Visualizing Time to Event Response – smouksassi.github.io

In this post, I will continue with the exposure response theme. The previous blog post focused on Binary response outcomes. In today’s post I will illustrate how to explore and communicate time to event outcomes. First we start using a specialized geom from my ggquickeda package: geom_km(). Since this is a native ggplot2 geom it supports, aesthetics, faceting and margins, themings and anything else you expect from a ggplot2 object. Later on I cover the usage of the specialized ggkmrisktable function that support adding number at risk tables and more.

Code

library(ggplot2)
library(patchwork)
library(tidyr)
library(dplyr)
library(ggquickeda)
library(scales)

 options(ggplot2.discrete.colour =
           list(c( "#4682AC","#FDBB2F","#EE3124" ,"#336343","#7059a6", "#803333")))
  options(ggplot2.discrete.fill =
           list(c( "#4682AC","#FDBB2F","#EE3124" ,"#336343","#7059a6", "#803333"))) 
  
lung_long <-  survival::lung |>
 mutate(status = ifelse(status==1,0,1)) |>
 gather(Endpoint,DV,status) |>
 filter(!is.na(ph.karno),!is.na(pat.karno),!is.na(ph.ecog))|>
 mutate(ph.ecog = ifelse(ph.ecog>1,">1","1"))

ggplot(lung_long, aes(
                 time = time,
               status = DV,
               color  = ph.ecog,
               linetype = ph.ecog,
               fill = ph.ecog)) + 
  geom_kmband()+
  geom_km() +
  facet_grid(~ph.ecog,margin="ph.ecog",
             labeller = label_both)+
  theme_bw(base_size = 16) +
  labs(x="time of follow up",y="Survival")
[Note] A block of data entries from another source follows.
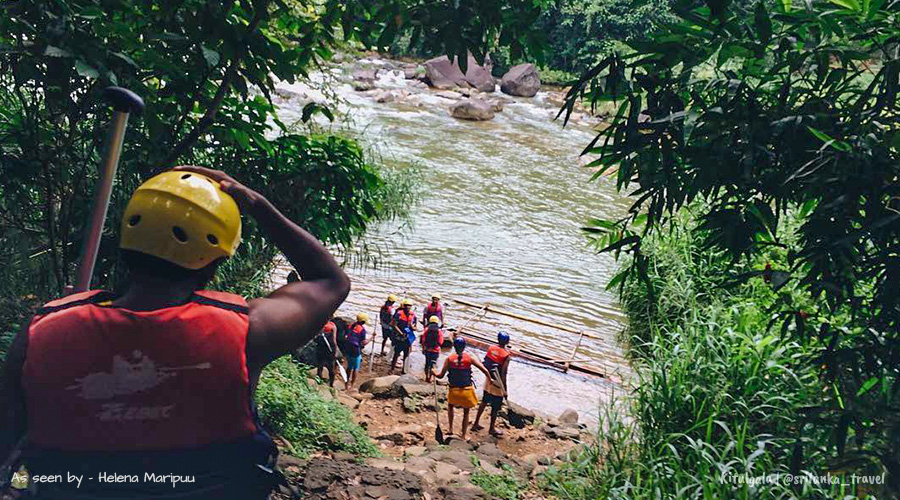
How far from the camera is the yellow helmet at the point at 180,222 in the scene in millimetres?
1601

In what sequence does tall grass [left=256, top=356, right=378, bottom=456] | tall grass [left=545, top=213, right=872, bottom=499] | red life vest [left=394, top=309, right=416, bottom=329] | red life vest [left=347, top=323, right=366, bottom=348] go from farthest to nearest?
red life vest [left=394, top=309, right=416, bottom=329]
red life vest [left=347, top=323, right=366, bottom=348]
tall grass [left=256, top=356, right=378, bottom=456]
tall grass [left=545, top=213, right=872, bottom=499]

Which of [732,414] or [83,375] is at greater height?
[83,375]

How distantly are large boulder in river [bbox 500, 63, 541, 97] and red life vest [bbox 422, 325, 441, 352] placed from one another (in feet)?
84.0

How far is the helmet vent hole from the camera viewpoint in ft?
5.27

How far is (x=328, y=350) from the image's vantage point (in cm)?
918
This is a nice Kaplan-Meir plot that shows the K-M estimate by ecog status and both overlaid in the facet margin (all) panel. To include the effects of continuous variables, we will need to “bin” it. I will use age as a example predictor binning it by tertiles. Some nice features are outlined below:

This is a ggplot object and we can facet by any variable available in the dataset. Furthermore, I will illustrate the usage of the nice facet_nested from the ggh4x package to group facet strips that belong to the same level.
The plot is done in two ways using exptile as color and faceting variable which result in a facet margin (all) having the pooled estimate (all tertiles combined). Then, using exptile as color and faceting by an exact copy of it that we call exptile2. This tricks ggplot2 margins to overlay the three tertiles curves in the (all) panels.

Code

exposure_metric_plac_value <- 0

lung_long_metrics <- lung_long %>% 
  gather(expname,expvalue,age) |>
  group_by(Endpoint,expname) |>
  mutate( Q33 = quantile(expvalue[!expvalue %in% c(exposure_metric_plac_value)], 1/3, na.rm = TRUE), 
          Q66 = quantile(expvalue[!expvalue %in% c(exposure_metric_plac_value)], 2/3, na.rm = TRUE),
          exptile = case_when(
            expvalue == exposure_metric_plac_value ~ "zero", 
            expvalue > exposure_metric_plac_value & expvalue <= Q33 ~ "T1",
            expvalue > Q33 & expvalue <= Q66 ~  "T2",
            expvalue > Q66 ~ "T3")
  )
library(ggh4x)
ggplot(lung_long_metrics, aes(
                 time = time,
               status = DV,
               color  = exptile,
               linetype = ph.ecog,
               fill = exptile)) + 
  geom_km() +
  facet_nested( ph.ecog~ expname+ exptile,
               labeller = label_both,margin = "exptile")+
  theme_bw(base_size = 12) +
  labs(x="time of follow up",y="Survival")

Code

lung_long_metrics$exptile2 <- lung_long_metrics$exptile

ggplot(lung_long_metrics, aes(
               time = time,
               status = DV,
               color  = exptile,
               linetype = ph.ecog,
               fill = exptile)) + 
  geom_km() +
  facet_nested( ph.ecog ~ expname + exptile2,
               labeller = label_both, margins = "exptile2")+
  theme_bw(base_size = 12) +
  labs(x="time of follow up",y="Survival")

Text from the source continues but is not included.